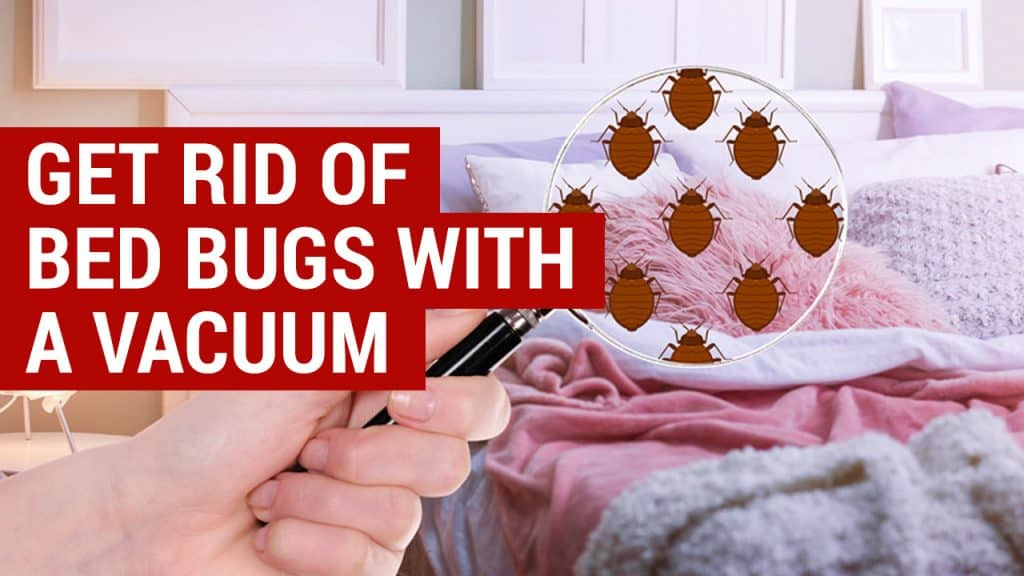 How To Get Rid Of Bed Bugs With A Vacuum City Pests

•••••

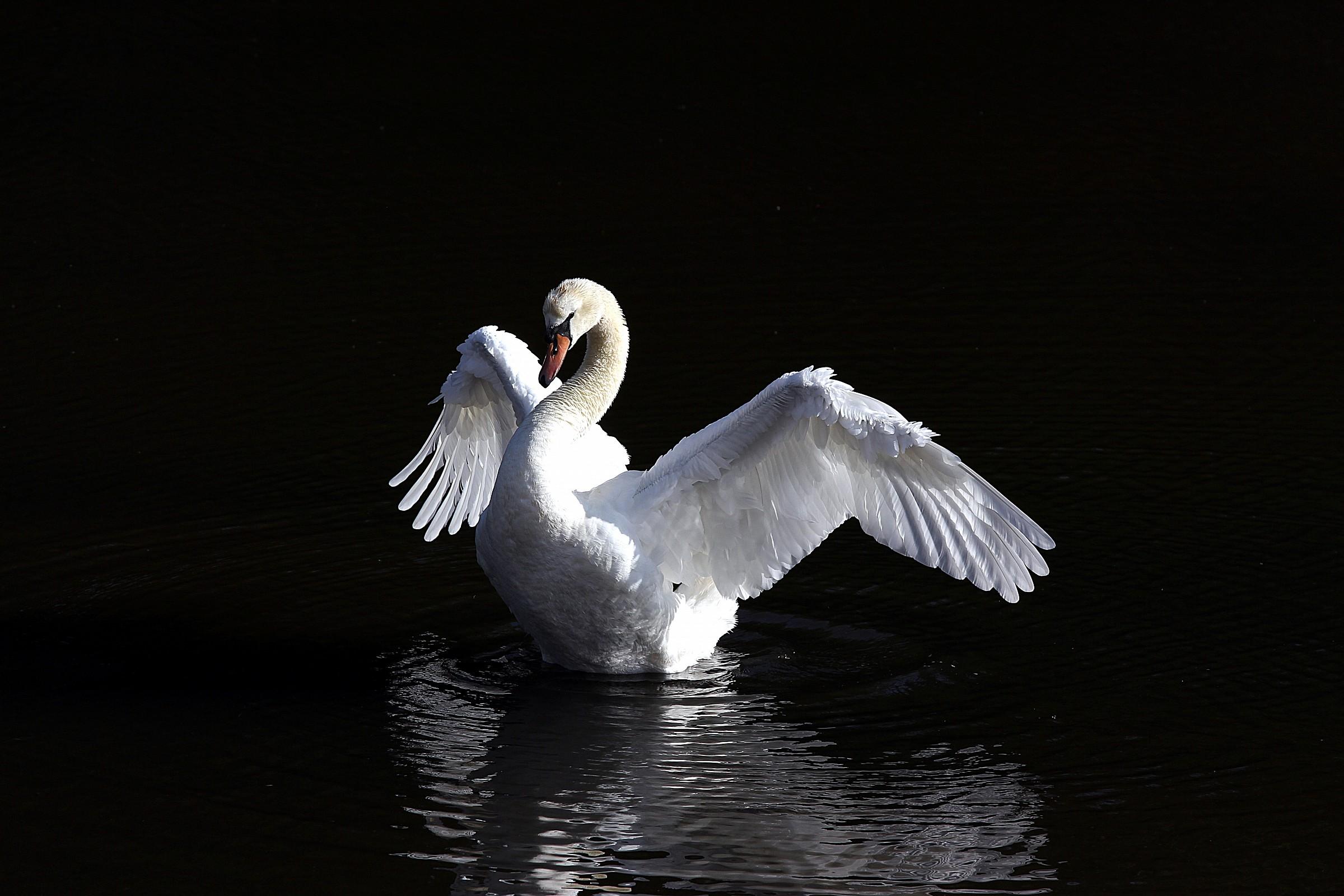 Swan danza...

•••••

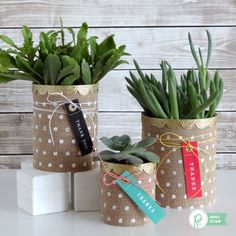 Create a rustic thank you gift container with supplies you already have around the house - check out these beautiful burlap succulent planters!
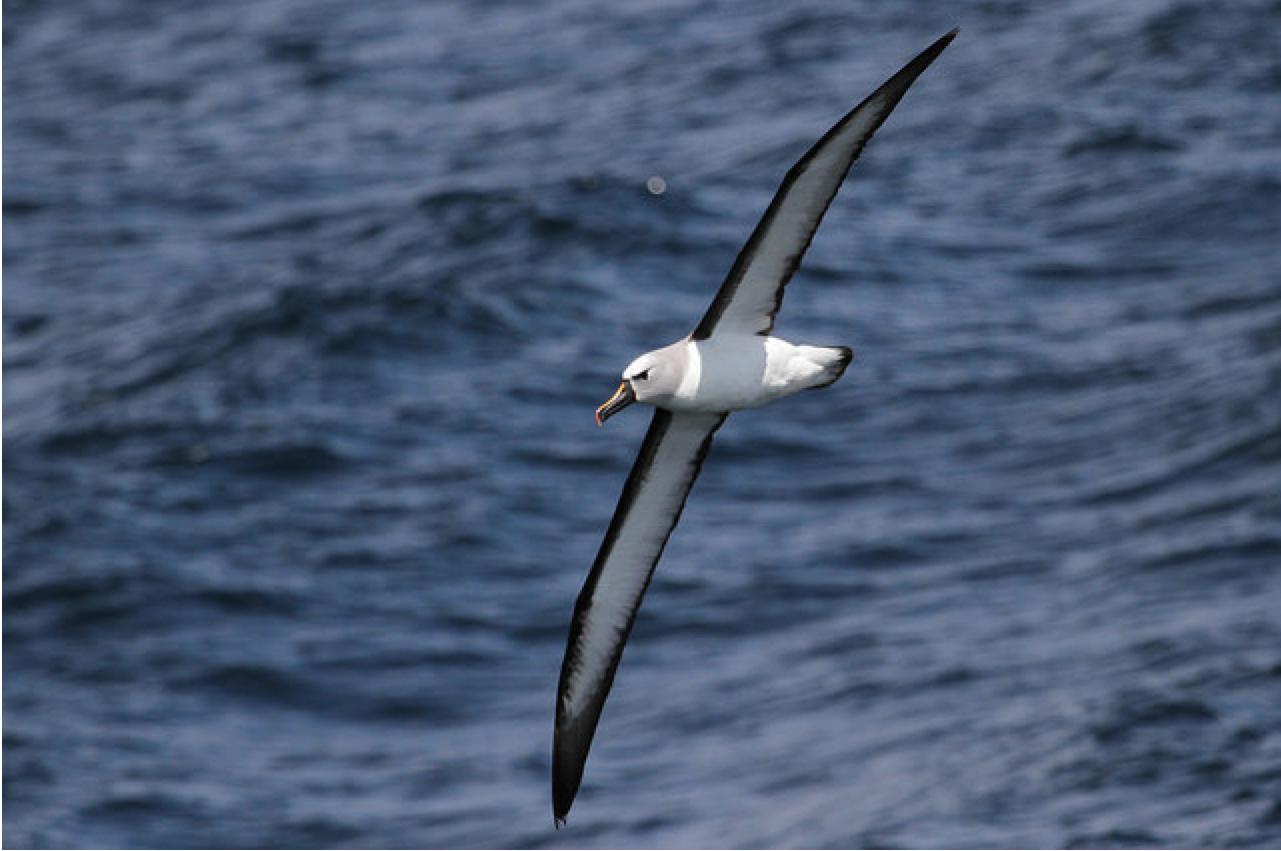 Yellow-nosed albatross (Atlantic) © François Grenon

•••••

* **WHAT NEEDS TO BE DONE**:
Reproduce exactly the lines above that run from the one with "Create a rustic" to the one with "Yellow-nosed albatross (Atlantic)", both included, leaving pictures out.

* **YOUR SOLUTION**:
 Create a rustic thank you gift container with supplies you already have around the house - check out these beautiful burlap succulent planters!
 Yellow-nosed albatross (Atlantic) © François Grenon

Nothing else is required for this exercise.